> Objective
In the commentary below on openly gay military service, how many departures were attributed to the policy change when Britain and Canada lifted their bans?

Nathaniel Frank says there's no evidence that letting gays serve openly would harm the military.

Nathaniel Frank says there's no evidence that letting gays serve openly would harm the military.

(CNN) -- This week, four senior retired officers wrote an op-ed in The Washington Post predicting "grave harm" to the military if President Obama moves forward with his vow to let gays serve openly.

"Our experience," they wrote, "and that of more than 1,000 retired flag and general officers," suggest that lifting the ban would harm unit cohesion, recruitment and retention, and would ultimately "break the All-Volunteer Force."

The argument is an old one, and was an effective canard in defeating President Clinton's move to lift the ban in 1993. But it has never been rooted in fact or evidence, and the effort of these officers to defeat equal treatment this time around will face mountains of opposing data and a dramatically changed cultural landscape.

The officers who oppose openly gay service do not base their arguments on any new information. In addition to their own experience -- an impressive credential that's nevertheless too vague to hang an argument on -- the officers rely on a single poll.

They cite an unscientific survey -- it does not draw from a representative sampling but from newspaper subscribers -- indicating that 58 percent of the military oppose lifting the ban and that, if it's lifted, 24 percent claim they will leave or consider leaving after their tour ends.

But it's naïve at best, and disingenuous at worst, to confuse this opinion survey with a sound prediction of actual behavior. When both Britain and Canada proposed lifting their gay bans in the 1990s, similar opinion surveys found much higher numbers -- about two-thirds in both cases -- claiming they, too, would leave. In each case, no more than three departures were attributed to the policy change. Three.

In fact, the evidence showing that openly gay service works is overwhelming. Since 1957, when the U.S. military began doing its own studies on gays in the military, every last bit of research has shown that openly gay service works.

Studies of foreign militaries include a 1993 Government Accountability Office study of allied nations that found that "the presence of homosexuals in the military is not an issue and has not created problems in the functioning of military units"; a 1994 assessment by the U.S. Army Research Institute for the Behavioral and Social Sciences finding that predicted negative consequences of ending gay exclusion in the Canadian Forces never materialized; the 2000 assessment of the British Ministry of Defense, calling its new policy of equal treatment "a solid achievement" with "no discernible impact" on recruitment or other critical variables; and four academic studies conducted by the Palm Center, where I work, finding that lifting bans in Britain, Israel, Canada and Australia had no negative impact on military readiness, including on recruitment and retention.

The officers writing in The Washington Post question the relevance of foreign militaries to this debate, mocking the idea that the U.S. military "must emulate Denmark, the Netherlands and Canada." But they failed to note that 24 of our closest allies let gays serve openly, including Britain, whose combat-tested soldiers and sailors serve shoulder to shoulder with U.S. forces.

> Material provided
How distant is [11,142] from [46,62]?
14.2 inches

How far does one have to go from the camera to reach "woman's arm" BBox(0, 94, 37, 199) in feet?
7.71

> The result
No more than three in each case.